Impaired Performance for New Connections and Sessions

Incident Report

Executive Summary

Beginning at 14:47 UTC on September 23, 2022, our Engineering team received high-priority alerts for an increase in OCPP message processing times and timeout errors. These were affecting multiple services, including OCPP Core Network and Management API.

We noticed impaired performance for new connections and charging sessions across the network until 18:20 UTC on September 23, 2022, when full network functionality was restored. Most existing connections and charging sessions remained unaffected during this interval.

After the final minor changes to the database at 21:09 UTC, we started monitoring the network and we closed this incident at 22:00 UTC on September 23, 2022.

Due to the process of data migration to the new database, there may be a very small minority of sessions that will need to be closed manually as all data migration checks are completed.

Events Timeline

Closed Sept 23 22:00 UTC
Following additional monitoring by our Engineering teams, no additional error rate spikes were observed for several hours, and we have resolved this incident.

Monitoring Sept 23 21:09 UTC
The engineering team has completed the scaling, and tuning of the new database and at this time has put this incident in monitoring mode.

Update Sept 23 18:20 UTC
Data Synchronizing of the new database is completed. New chargestation connections and charging sessions are now successfully started. The network is fully functional at this time, though the engineering teams continue to tune the database for performance.

Update Sept 23 17:23 UTC
All systems configurations were updated to connect to the new database. Synchronizing the new database with existing data and incoming traffic data continued at this time.

Update Sept 23 15:23 UTC
The engineering team resized the existing database and spun up a new parallel database and started to sync the data. As this change was being made, the old database continued to support 90% of all incoming message requests from the network.

Identified Sept 23 15:07 UTC
We declared an incident following confirmation that there was a severe degradation in the response times from our core database. This was causing an issue with establishing new chargestations connections and charging sessions. We were in contact with the cloud database provider to analyze the root cause and resolve this issue.

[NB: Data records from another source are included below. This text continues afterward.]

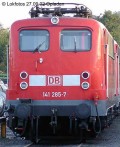 Kein weiteres Foto der Lok 285 vorhanden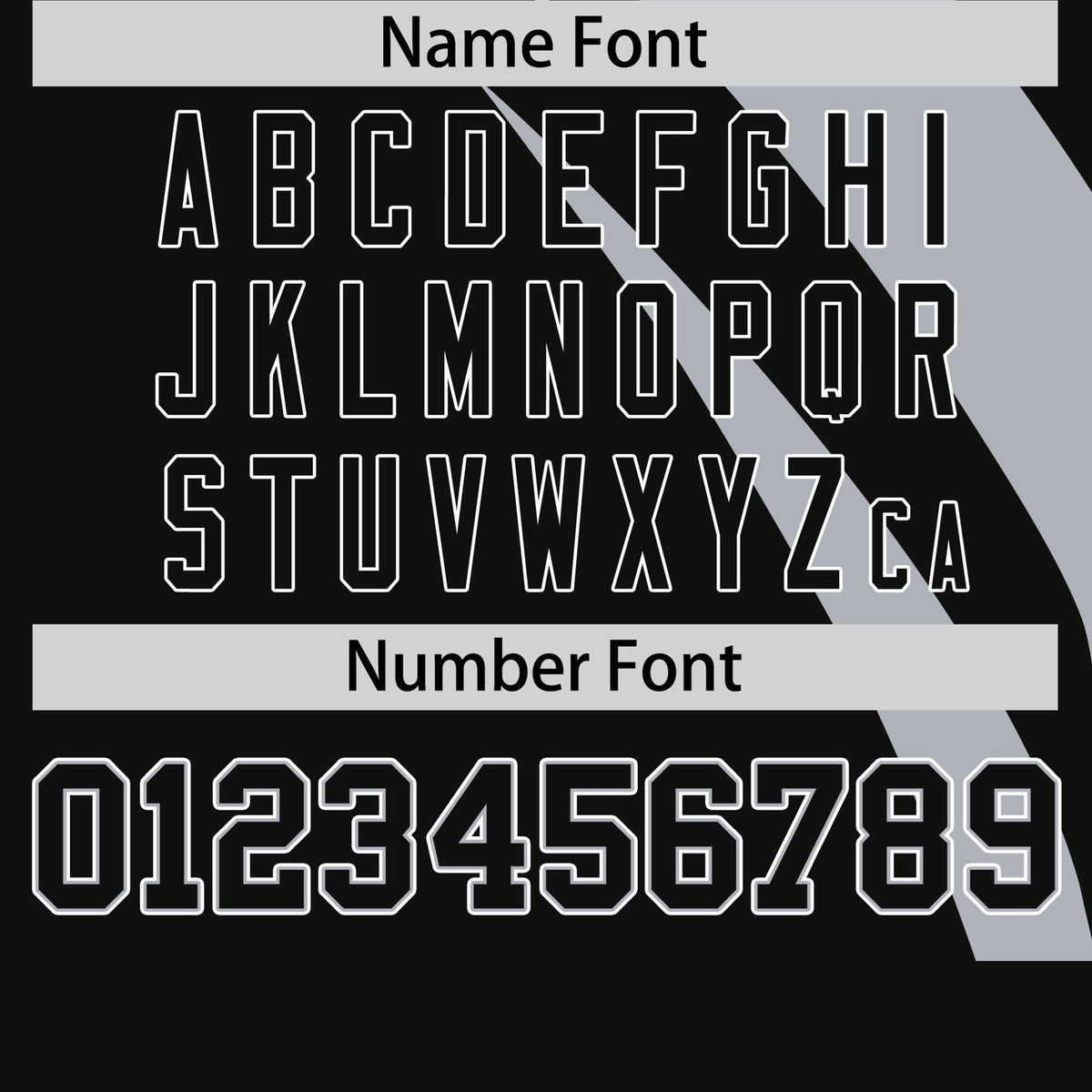 Custom Gray Black Personalized Slanting Lump Pattern Performance T-Shirt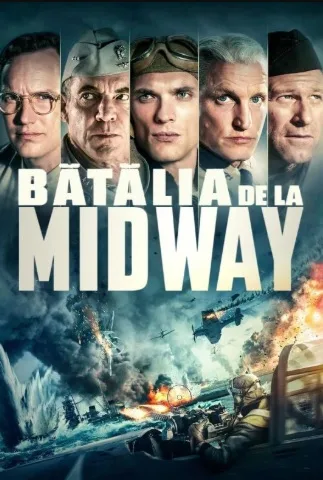 Midway – Bătălia de la Midway (2019)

Investigating Sept 23 14:47 UTC
Our Engineering team received a high-priority alert for an increase in the OCPP network response times.

Mitigation Actions

In an attempt to reduce the impact of similar incidents in the future, we are taking the following actions:

We continue to engage with our cloud database provider on improving our monitoring and resiliency systems.
The eDRV engineering team will explore a "hot-standby" mode for our application and cloud database allowing fast switchover and higher resiliency.
The engineering team continues to increase automation in our network infrastructure, testing, monitoring, and deployment.